Text below:

Shkumbim Sulejmani

Personal information
- Full name: Shkumbim Sulejmani
- Date of birth: 2 August 1986 (age 39)
- Place of birth: Kumanovo, SR Macedonia, Yugoslavia
- Height: 1.82 m (6 ft 0 in)
- Position: Striker

Senior career*
- Years: Team / Apps / (Gls)
- 2005–2006: Zug 94 / 26 / (20)
- 2006–2007: FC Luzern / 2 / (0)
- 2007: → FC Locarno (loan) / 8 / (0)
- 2008–2010: FC Tuggen / 38 / (27)
- 2010–2016: Zug 94 / 117 / (74)
- 2016–2019: SC Kriens / 63 / (31)
- Total:  / 254 / (152)

Managerial career
- 2021–2023: Goldau

= Shkumbim Sulejmani =

Macedonian-Albanian footballer

Shkumbim Sulejmani (Скумбим Сулејмани) (born 2 August 1986) is a Macedonian-Albanian retired football player who holds a Swiss passport as well.

End of Text.
Information supplied below:

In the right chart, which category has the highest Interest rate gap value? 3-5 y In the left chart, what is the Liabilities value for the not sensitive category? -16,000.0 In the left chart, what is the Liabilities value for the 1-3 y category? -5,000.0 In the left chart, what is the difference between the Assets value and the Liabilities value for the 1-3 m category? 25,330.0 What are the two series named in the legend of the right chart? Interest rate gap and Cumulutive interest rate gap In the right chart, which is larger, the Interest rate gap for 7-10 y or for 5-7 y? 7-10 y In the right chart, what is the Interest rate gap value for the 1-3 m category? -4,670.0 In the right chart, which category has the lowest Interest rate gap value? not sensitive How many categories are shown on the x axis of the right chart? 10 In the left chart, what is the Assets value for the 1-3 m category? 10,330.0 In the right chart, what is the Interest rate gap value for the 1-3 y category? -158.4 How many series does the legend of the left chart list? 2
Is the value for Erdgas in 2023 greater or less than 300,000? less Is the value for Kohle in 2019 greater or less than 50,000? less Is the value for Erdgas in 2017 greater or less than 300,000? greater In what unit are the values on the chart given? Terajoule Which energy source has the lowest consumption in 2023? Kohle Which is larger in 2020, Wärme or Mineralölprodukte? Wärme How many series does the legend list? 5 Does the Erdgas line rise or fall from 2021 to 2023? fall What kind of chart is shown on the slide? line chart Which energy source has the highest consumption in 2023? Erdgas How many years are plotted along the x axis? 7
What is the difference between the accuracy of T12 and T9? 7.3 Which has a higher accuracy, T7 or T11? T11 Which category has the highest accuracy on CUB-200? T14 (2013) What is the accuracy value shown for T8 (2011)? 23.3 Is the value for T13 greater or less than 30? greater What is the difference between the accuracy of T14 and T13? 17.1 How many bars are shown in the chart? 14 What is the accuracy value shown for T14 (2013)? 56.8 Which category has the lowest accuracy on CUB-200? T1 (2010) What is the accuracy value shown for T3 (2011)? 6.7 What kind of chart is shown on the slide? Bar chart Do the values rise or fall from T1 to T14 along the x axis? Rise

End of Information supplied.

Task: Please continue the text on Shkumbim Sulejmani above, not the lines, starting right after its last sentence.

Result:
==Club career==
Born in Kumanovo, modern day North Macedonia, Sulejmani grew up in Switzerland and played for the FC Luzern youth team among others. In May 2016, he joined SC Kriens after six years with Zug 94.

==Managerial career==
In 2021, Sulejmani was named as the manager of SC Goldau.